> _PASSAGE PROVIDED_
Ja Morant apologized on Twitter for reposting an image on social media with a profanity directed at police officers on the back of his jersey, writing that it “didn’t clearly and accurately convey what I wanted to share.”
On Sunday, the Memphis Grizzlies rookie point guard reposted an image that had the word “F—” and the number 12 displayed on the back of his jersey. Morant’s jersey number is 12, but “F— 12” is an anti-police slang term.
Morant wrote “want dat on my jersey fr” on his tweet and also shared the image on his Instagram story with a similar message. He later deleted the posts and apologized via a statement to his Twitter account.
“I want to first apologize for reposting something that didn’t clearly and accurately convey what I wanted to share,” he wrote. “My post was intended to focus on the bad cops who get away with the murder of unarmed Black men and women, and those who continue to harass peaceful BLACK LIVES MATTER protestors.
“I know there are good cops “12” out there. I know some, and a few are family. I am thankful to the cops at Murray State who took care of me and the cops who continue to watch over me with the Grizzlies. We NEED good cops to step up and make sure other cops are not abusing their power.

> _RAW DATA_

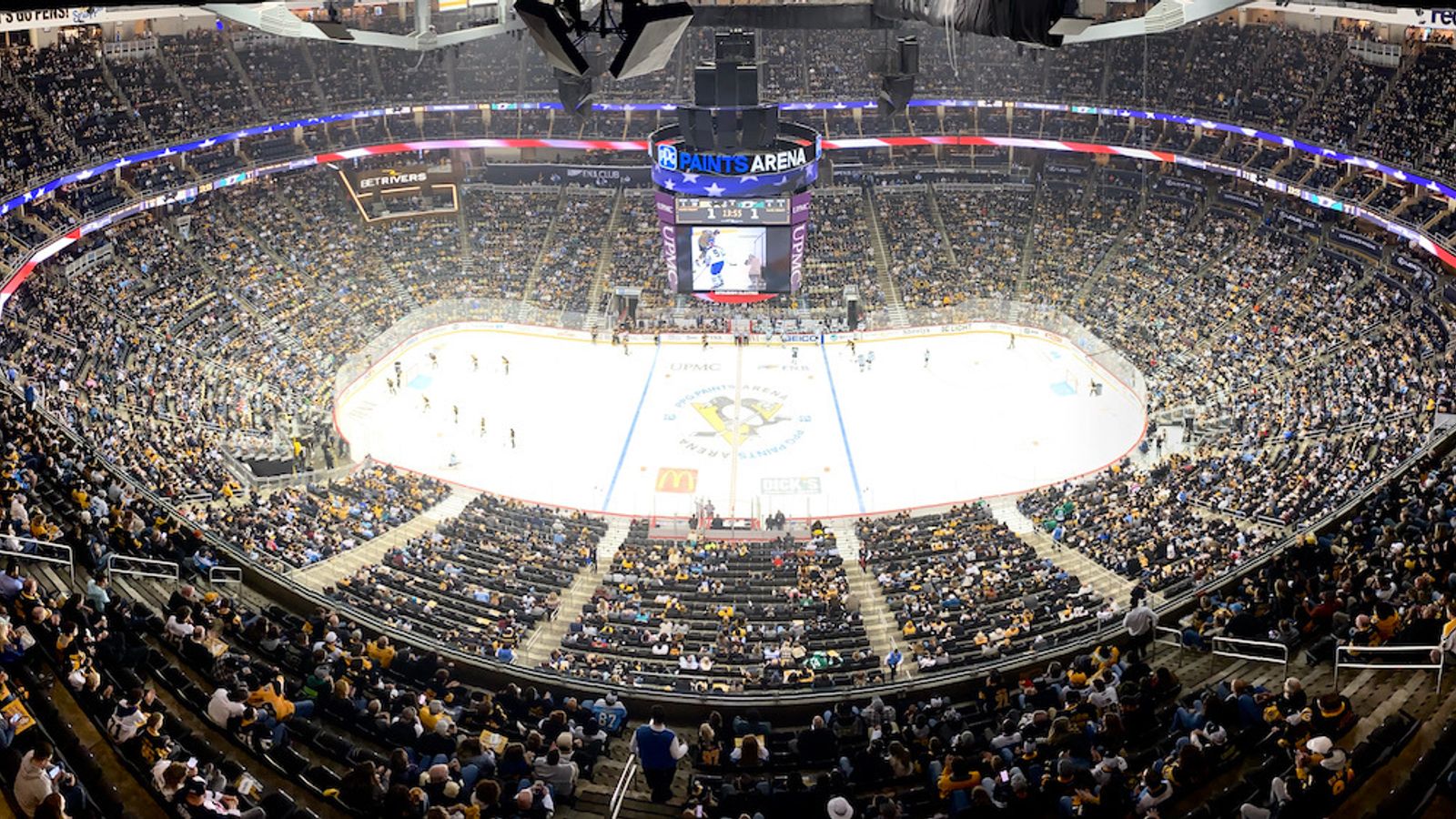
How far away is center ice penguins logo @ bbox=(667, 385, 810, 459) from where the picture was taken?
37719mm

> _EXERCISE SET_
1 > Using the article about Ja Morant's apology, answer these:
(a) What number does Morant wear on his jersey?
(b) What words did Morant write on the tweet that shared the image?
(c) At which school does Morant thank the cops who took care of him?
2 > Carry on the article about Ja Morant's apology from the point where it ends.
The listing above comes from a separate source and is unrelated to the article.

> _RESPONSES BY ITEM NUMBER_
1 >
(a) 12
(b) "want dat on my jersey fr"
(c) Murray State

2 >
“There have been too many Black lives taken by police that could have been prevented. You may see me as just a basketball player and I may lose fans for taking a stand, but I won’t stay silent.
“BLACK LIVES MATTER!! Where’s the justice for Breonna Taylor?? And the other countless innocent Black lives that have been taken at the hands of dirty cops with no convictions?”
— Ja Morant (@JaMorant) June 29, 2020
Taylor, a Black medical worker, was killed in Louisville, Kentucky, in March after police executed a “no-knock” warrant and shot the 26-year-old at least eight times, per reports.
Chris Paul, president of the National Basketball Players Association, told ESPN’s The Undefeated on Saturday that the players’ union and the league are collaborating to allow players to wear jerseys with personalized social justice, social cause or charity messages on the backs instead of their last names during the upcoming resumption of the NBA season.